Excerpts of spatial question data

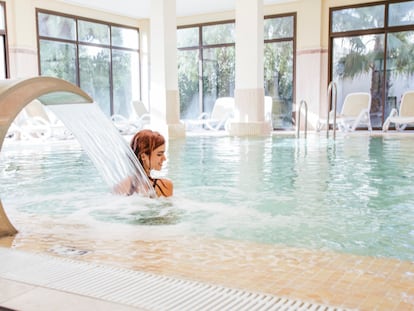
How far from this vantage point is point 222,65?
14.0m

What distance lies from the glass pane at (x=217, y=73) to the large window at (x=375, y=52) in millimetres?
3091

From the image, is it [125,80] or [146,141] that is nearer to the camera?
[146,141]

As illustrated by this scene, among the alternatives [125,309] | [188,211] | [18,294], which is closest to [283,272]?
[125,309]

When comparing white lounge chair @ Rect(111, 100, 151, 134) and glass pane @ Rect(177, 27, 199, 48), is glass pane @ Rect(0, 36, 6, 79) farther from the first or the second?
glass pane @ Rect(177, 27, 199, 48)

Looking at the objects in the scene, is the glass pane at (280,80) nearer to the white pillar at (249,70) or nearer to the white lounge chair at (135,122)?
the white pillar at (249,70)

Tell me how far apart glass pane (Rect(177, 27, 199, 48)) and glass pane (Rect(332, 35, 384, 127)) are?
4283mm

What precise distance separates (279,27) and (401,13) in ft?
10.2

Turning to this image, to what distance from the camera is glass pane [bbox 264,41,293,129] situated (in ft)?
42.1

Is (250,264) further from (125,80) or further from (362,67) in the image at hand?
(125,80)

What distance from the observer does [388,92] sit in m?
11.8

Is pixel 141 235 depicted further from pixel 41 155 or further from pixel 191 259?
pixel 41 155

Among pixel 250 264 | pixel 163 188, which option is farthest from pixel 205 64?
pixel 250 264

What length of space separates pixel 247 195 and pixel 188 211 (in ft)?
2.26

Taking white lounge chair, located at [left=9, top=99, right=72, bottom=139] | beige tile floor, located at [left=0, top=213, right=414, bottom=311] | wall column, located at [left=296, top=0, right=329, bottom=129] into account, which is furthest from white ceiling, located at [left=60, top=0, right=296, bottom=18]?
beige tile floor, located at [left=0, top=213, right=414, bottom=311]
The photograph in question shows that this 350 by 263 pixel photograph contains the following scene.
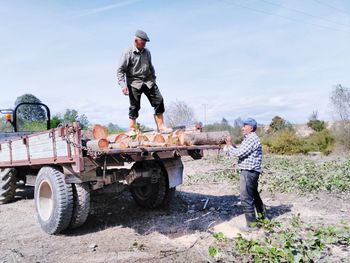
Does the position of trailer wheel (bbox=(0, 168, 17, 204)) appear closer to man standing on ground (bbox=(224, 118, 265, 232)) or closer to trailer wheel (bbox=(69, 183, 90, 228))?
trailer wheel (bbox=(69, 183, 90, 228))

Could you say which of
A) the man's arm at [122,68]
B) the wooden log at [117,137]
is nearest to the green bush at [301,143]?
the man's arm at [122,68]

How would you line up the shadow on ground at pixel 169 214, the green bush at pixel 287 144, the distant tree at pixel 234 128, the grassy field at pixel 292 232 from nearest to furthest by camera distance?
the grassy field at pixel 292 232 < the shadow on ground at pixel 169 214 < the green bush at pixel 287 144 < the distant tree at pixel 234 128

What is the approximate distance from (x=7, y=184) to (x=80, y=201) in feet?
10.9

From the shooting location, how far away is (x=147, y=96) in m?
6.91

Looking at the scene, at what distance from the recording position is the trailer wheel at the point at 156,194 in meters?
6.66

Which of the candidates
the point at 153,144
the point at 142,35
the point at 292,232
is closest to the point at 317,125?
the point at 142,35

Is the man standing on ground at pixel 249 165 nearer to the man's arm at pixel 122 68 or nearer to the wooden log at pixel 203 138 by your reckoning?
the wooden log at pixel 203 138

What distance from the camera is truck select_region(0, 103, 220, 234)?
192 inches

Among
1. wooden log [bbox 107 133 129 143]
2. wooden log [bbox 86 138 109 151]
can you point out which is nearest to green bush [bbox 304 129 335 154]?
wooden log [bbox 107 133 129 143]

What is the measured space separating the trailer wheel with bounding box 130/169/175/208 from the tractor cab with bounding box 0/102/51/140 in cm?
349

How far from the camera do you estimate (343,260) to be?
161 inches

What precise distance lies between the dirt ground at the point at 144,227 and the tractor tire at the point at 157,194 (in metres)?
0.15

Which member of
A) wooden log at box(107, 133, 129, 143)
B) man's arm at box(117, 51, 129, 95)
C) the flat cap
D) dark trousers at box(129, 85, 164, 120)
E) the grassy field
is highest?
the flat cap

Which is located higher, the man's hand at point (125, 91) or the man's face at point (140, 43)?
the man's face at point (140, 43)
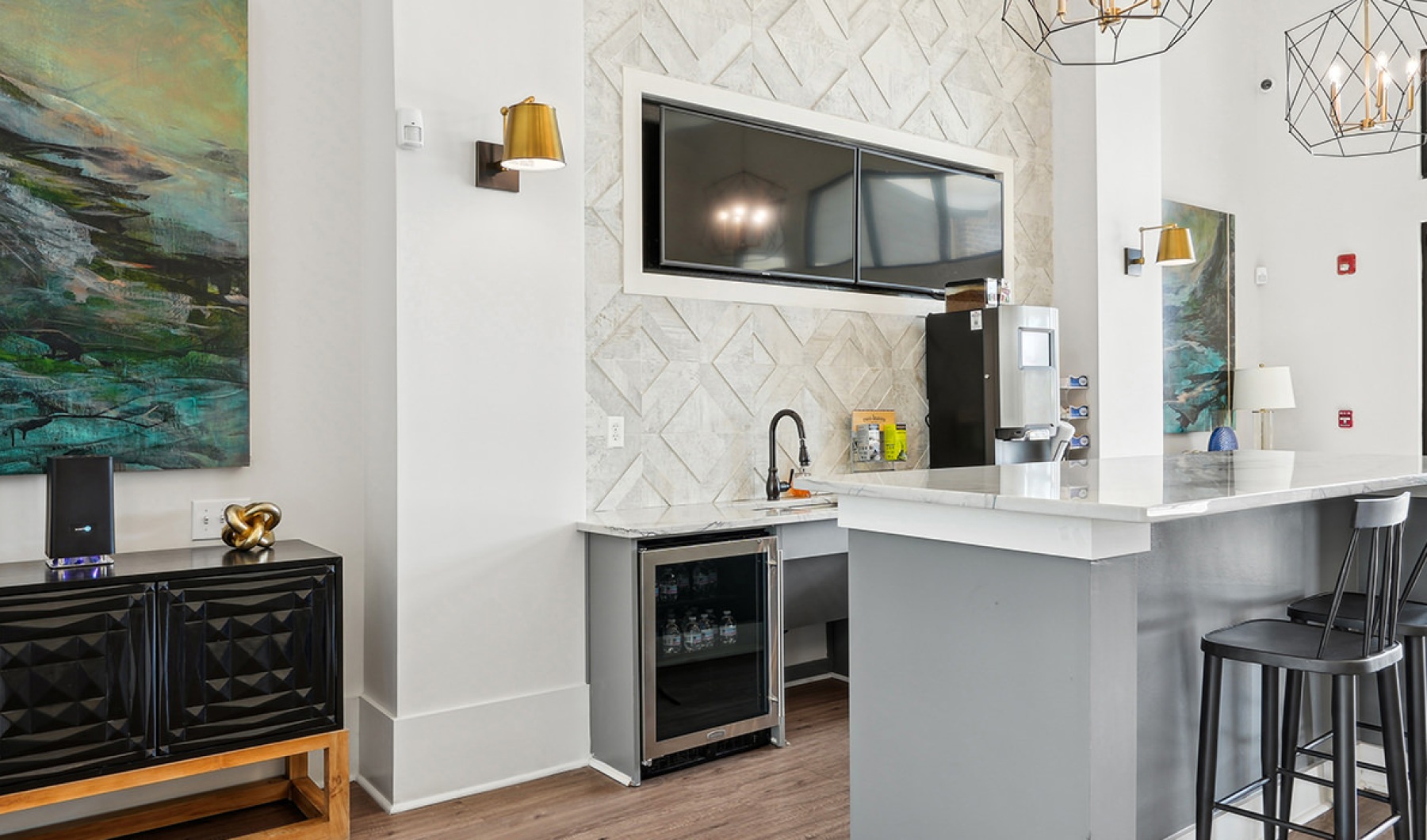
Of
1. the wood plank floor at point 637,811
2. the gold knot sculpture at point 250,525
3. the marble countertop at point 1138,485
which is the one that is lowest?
the wood plank floor at point 637,811

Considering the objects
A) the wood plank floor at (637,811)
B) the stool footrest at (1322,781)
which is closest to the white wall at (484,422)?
the wood plank floor at (637,811)

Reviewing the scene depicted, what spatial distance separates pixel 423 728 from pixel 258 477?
93 centimetres

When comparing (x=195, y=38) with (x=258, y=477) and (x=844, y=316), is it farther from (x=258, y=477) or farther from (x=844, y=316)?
(x=844, y=316)

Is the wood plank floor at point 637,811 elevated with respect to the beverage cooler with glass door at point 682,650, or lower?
lower

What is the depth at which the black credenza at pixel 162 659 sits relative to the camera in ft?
7.53

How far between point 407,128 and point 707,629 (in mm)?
1883

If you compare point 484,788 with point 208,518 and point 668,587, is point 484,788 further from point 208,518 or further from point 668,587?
point 208,518

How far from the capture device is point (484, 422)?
3.18 m

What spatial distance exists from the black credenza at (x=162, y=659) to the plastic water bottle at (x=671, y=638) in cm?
100

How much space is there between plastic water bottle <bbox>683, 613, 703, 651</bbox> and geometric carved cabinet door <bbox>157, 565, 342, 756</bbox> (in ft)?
3.57

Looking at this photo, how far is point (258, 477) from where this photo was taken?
3027mm

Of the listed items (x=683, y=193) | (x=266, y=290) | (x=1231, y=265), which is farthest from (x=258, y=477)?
(x=1231, y=265)

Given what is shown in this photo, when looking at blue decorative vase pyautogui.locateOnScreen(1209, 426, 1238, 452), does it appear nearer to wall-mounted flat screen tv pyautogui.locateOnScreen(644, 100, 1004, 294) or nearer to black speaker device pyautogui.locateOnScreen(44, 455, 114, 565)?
wall-mounted flat screen tv pyautogui.locateOnScreen(644, 100, 1004, 294)

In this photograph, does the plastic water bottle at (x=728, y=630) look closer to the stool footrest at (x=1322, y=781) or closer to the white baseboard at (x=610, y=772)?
the white baseboard at (x=610, y=772)
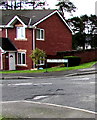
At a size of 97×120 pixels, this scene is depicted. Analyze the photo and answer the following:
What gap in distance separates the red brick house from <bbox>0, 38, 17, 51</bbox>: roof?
0.29 m

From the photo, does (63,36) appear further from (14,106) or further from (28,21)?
(14,106)

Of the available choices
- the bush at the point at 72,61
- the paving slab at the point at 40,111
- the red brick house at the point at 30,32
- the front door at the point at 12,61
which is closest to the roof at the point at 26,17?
the red brick house at the point at 30,32

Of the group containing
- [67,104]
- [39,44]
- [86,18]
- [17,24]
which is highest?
[86,18]

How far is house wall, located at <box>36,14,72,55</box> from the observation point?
97.8ft

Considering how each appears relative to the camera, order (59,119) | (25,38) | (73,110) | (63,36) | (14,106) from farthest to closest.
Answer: (63,36)
(25,38)
(14,106)
(73,110)
(59,119)

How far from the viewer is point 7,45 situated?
2888 cm

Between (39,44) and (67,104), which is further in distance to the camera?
(39,44)

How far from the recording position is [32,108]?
8312mm

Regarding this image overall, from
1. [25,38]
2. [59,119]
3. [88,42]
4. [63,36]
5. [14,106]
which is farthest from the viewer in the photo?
[88,42]

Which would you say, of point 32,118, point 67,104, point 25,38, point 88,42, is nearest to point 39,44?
point 25,38

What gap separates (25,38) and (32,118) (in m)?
22.0

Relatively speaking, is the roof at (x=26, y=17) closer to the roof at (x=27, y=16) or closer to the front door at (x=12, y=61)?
the roof at (x=27, y=16)

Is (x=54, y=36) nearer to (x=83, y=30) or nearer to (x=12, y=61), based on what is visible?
(x=12, y=61)

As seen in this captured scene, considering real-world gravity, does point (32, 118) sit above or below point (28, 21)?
below
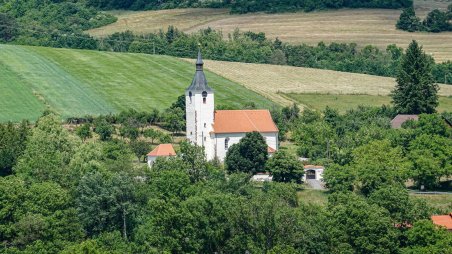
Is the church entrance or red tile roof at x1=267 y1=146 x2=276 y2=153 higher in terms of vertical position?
red tile roof at x1=267 y1=146 x2=276 y2=153

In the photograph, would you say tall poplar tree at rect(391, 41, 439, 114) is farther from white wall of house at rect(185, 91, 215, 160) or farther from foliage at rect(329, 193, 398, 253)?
foliage at rect(329, 193, 398, 253)

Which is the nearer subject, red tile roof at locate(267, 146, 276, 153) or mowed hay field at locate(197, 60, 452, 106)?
red tile roof at locate(267, 146, 276, 153)

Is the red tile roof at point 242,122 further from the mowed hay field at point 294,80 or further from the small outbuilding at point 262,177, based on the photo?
the mowed hay field at point 294,80

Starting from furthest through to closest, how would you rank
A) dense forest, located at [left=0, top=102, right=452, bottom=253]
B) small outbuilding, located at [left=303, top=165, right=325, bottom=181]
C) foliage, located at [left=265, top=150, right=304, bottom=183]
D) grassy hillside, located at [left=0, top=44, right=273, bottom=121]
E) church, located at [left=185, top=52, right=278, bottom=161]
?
1. grassy hillside, located at [left=0, top=44, right=273, bottom=121]
2. church, located at [left=185, top=52, right=278, bottom=161]
3. small outbuilding, located at [left=303, top=165, right=325, bottom=181]
4. foliage, located at [left=265, top=150, right=304, bottom=183]
5. dense forest, located at [left=0, top=102, right=452, bottom=253]

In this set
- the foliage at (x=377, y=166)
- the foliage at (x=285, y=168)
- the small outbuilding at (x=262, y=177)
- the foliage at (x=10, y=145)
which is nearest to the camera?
the foliage at (x=377, y=166)

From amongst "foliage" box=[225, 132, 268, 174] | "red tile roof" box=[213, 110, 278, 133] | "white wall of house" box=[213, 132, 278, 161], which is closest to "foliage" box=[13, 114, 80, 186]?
"white wall of house" box=[213, 132, 278, 161]

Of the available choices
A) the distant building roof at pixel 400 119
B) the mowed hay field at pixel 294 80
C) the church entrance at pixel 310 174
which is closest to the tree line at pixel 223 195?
the church entrance at pixel 310 174
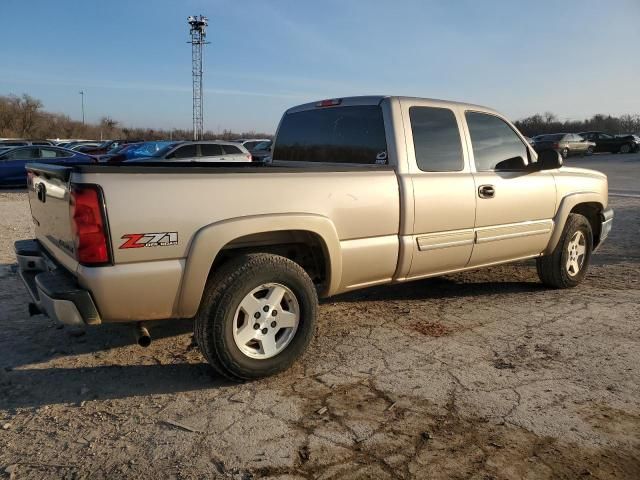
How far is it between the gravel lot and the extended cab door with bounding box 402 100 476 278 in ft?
2.17

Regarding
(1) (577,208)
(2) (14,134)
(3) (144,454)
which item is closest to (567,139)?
(1) (577,208)

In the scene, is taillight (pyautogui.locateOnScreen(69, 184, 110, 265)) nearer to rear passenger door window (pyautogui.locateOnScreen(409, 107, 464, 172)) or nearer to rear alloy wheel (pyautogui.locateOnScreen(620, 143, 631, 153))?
rear passenger door window (pyautogui.locateOnScreen(409, 107, 464, 172))

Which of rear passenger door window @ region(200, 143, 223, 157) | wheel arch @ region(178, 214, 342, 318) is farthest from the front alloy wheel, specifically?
rear passenger door window @ region(200, 143, 223, 157)

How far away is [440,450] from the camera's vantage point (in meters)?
2.84

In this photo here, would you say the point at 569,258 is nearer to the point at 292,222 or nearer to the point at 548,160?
the point at 548,160

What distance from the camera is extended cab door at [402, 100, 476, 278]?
171 inches

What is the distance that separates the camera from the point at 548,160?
16.8 ft

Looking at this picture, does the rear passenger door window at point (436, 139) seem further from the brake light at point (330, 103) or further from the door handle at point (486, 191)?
the brake light at point (330, 103)

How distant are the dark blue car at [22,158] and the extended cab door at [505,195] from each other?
14.8 meters

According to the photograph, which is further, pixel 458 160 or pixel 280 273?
pixel 458 160

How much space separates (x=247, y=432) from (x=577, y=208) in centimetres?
466

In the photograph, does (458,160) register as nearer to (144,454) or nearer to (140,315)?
(140,315)

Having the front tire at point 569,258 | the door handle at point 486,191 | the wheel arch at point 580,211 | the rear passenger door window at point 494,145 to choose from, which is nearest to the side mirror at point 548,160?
the rear passenger door window at point 494,145

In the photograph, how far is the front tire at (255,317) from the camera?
341 centimetres
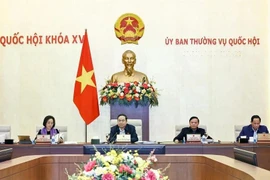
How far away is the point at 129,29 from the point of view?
950 cm

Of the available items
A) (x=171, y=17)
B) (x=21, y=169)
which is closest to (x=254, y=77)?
(x=171, y=17)

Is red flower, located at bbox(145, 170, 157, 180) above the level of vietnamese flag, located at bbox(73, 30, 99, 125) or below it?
below

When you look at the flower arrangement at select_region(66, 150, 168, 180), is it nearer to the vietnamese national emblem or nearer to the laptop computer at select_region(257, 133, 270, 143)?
the laptop computer at select_region(257, 133, 270, 143)

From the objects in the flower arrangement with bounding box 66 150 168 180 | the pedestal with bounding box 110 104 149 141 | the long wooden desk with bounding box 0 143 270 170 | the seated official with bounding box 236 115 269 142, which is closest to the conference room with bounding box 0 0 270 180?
the pedestal with bounding box 110 104 149 141

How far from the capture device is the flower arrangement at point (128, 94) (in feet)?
28.0

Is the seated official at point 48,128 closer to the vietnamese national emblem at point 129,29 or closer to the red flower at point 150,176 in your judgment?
the vietnamese national emblem at point 129,29

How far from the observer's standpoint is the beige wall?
975 cm

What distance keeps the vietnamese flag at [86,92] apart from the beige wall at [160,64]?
1030mm

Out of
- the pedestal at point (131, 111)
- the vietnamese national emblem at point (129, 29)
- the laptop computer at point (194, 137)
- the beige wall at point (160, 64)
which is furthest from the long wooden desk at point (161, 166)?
the beige wall at point (160, 64)

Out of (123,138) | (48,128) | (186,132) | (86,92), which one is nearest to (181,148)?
(123,138)

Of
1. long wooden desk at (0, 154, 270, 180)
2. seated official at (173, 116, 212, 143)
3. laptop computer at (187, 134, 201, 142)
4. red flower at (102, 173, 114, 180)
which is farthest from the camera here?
seated official at (173, 116, 212, 143)

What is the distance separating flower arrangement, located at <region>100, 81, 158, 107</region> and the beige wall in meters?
1.16

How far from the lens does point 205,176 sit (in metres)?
3.85

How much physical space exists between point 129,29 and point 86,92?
169 cm
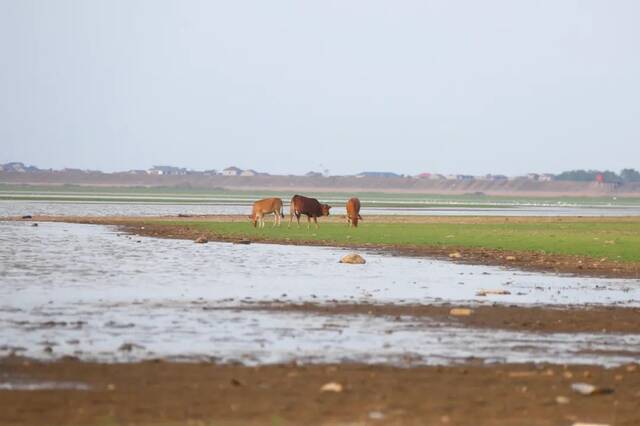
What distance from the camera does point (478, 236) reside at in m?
44.1

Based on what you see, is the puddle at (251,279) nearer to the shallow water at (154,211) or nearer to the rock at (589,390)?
the rock at (589,390)

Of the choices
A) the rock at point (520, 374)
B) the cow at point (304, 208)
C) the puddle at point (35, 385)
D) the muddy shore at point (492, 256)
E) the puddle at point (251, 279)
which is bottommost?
the muddy shore at point (492, 256)

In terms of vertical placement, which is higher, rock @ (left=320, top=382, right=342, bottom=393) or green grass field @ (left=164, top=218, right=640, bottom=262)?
rock @ (left=320, top=382, right=342, bottom=393)

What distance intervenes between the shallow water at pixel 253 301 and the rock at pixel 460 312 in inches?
42.1

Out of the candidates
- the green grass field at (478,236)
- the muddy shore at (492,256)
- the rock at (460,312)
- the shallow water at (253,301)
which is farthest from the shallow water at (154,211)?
the rock at (460,312)

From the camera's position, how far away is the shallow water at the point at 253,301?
15.0 m

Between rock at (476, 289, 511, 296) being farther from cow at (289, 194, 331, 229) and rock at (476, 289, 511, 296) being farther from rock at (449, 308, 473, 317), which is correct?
A: cow at (289, 194, 331, 229)

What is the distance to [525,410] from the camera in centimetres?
1122

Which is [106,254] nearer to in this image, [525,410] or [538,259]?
[538,259]

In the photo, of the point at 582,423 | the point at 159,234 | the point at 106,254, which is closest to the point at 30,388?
the point at 582,423

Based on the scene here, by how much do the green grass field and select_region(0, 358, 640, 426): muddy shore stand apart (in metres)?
20.7

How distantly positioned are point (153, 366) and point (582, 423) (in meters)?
4.95

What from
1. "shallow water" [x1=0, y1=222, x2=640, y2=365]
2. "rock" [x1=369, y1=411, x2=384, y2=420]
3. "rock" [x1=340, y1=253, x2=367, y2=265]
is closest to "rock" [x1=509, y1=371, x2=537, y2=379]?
"shallow water" [x1=0, y1=222, x2=640, y2=365]

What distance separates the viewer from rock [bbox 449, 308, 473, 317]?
19.5 metres
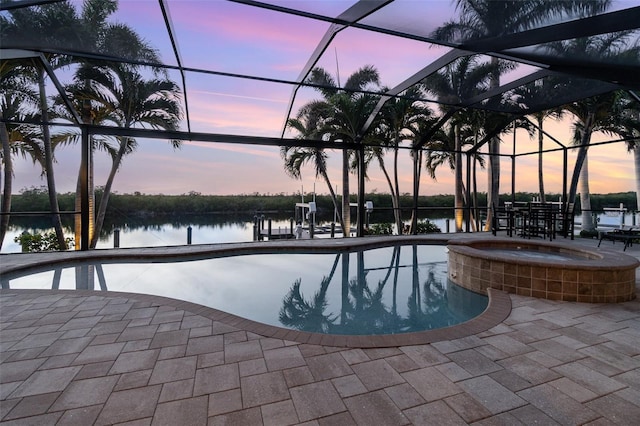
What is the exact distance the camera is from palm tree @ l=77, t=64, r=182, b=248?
7.96 metres

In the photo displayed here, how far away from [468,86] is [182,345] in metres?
7.97

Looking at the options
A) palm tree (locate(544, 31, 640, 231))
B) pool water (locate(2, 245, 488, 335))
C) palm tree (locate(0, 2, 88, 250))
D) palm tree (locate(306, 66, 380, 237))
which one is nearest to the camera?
pool water (locate(2, 245, 488, 335))

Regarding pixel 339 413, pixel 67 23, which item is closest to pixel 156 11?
pixel 67 23

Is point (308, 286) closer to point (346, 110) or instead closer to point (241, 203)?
point (346, 110)

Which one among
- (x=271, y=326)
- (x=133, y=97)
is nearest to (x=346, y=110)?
(x=133, y=97)

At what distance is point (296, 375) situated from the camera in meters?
2.15

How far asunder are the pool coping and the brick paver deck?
7cm

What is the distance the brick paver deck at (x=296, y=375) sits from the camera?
1770mm

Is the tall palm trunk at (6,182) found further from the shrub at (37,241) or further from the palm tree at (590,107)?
the palm tree at (590,107)

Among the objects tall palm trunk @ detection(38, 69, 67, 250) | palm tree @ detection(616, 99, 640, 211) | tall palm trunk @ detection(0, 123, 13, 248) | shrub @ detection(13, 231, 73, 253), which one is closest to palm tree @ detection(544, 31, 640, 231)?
palm tree @ detection(616, 99, 640, 211)

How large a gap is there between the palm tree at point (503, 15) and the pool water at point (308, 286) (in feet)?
11.7

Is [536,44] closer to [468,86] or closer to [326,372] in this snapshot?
[468,86]

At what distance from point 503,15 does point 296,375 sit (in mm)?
4746

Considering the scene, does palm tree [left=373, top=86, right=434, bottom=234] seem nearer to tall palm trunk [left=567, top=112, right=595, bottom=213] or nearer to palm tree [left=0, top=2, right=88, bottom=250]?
tall palm trunk [left=567, top=112, right=595, bottom=213]
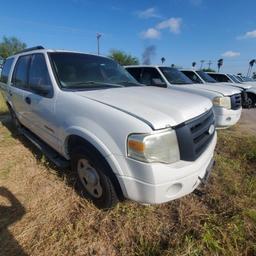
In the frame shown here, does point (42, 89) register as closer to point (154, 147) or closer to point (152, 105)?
point (152, 105)

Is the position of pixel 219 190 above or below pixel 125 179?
below

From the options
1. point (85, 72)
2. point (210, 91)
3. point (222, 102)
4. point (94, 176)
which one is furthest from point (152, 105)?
point (210, 91)

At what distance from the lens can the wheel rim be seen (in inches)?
95.2

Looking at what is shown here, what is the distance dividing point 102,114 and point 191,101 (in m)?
1.07

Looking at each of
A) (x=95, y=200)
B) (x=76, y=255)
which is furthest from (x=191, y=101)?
(x=76, y=255)

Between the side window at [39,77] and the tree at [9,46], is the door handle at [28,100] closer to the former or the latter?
the side window at [39,77]

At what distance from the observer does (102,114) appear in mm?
2137

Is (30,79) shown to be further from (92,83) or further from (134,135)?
(134,135)

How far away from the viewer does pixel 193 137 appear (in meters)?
2.08

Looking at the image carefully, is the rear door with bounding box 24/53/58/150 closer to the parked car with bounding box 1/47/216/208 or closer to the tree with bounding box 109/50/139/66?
the parked car with bounding box 1/47/216/208

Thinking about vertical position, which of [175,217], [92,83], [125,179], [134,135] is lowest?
[175,217]

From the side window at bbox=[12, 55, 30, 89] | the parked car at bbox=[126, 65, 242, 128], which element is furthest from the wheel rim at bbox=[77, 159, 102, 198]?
the parked car at bbox=[126, 65, 242, 128]

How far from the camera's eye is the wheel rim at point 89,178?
2418 millimetres

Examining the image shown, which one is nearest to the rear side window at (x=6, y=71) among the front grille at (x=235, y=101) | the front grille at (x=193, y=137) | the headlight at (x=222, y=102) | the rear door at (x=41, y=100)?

Set task:
Render the part of the listing from the line containing "How much physical" through the line containing "A: cow at (289, 194, 331, 229)" as a JSON list of strings, one string per line, skipping blank lines. Leave out the pictures.

Response to the task:
[
  "How much physical space exists between point 129,29 and point 86,92?",
  "169 cm",
  "What distance from the camera does point (478, 236) reside at in m?",
  "44.1",
  "Based on what you see, is the puddle at (251,279) nearer to the shallow water at (154,211) or nearer to the rock at (589,390)?",
  "the rock at (589,390)",
  "Of the choices",
  "A) the rock at point (520, 374)",
  "B) the cow at point (304, 208)",
  "C) the puddle at point (35, 385)",
  "D) the muddy shore at point (492, 256)",
  "E) the puddle at point (251, 279)",
  "which is bottommost?",
  "the muddy shore at point (492, 256)",
  "In terms of vertical placement, which is higher, rock @ (left=320, top=382, right=342, bottom=393) or green grass field @ (left=164, top=218, right=640, bottom=262)?",
  "rock @ (left=320, top=382, right=342, bottom=393)",
  "What distance intervenes between the shallow water at pixel 253 301 and the rock at pixel 460 312 in inches?",
  "42.1",
  "Out of the candidates",
  "- the green grass field at (478,236)",
  "- the muddy shore at (492,256)",
  "- the rock at (460,312)",
  "- the shallow water at (253,301)",
  "which is farthest from the shallow water at (154,211)?",
  "the rock at (460,312)",
  "From the camera's position, how far away is the shallow water at the point at 253,301?",
  "15.0 m",
  "Between rock at (476, 289, 511, 296) being farther from cow at (289, 194, 331, 229) and rock at (476, 289, 511, 296) being farther from rock at (449, 308, 473, 317), which is correct?",
  "A: cow at (289, 194, 331, 229)"
]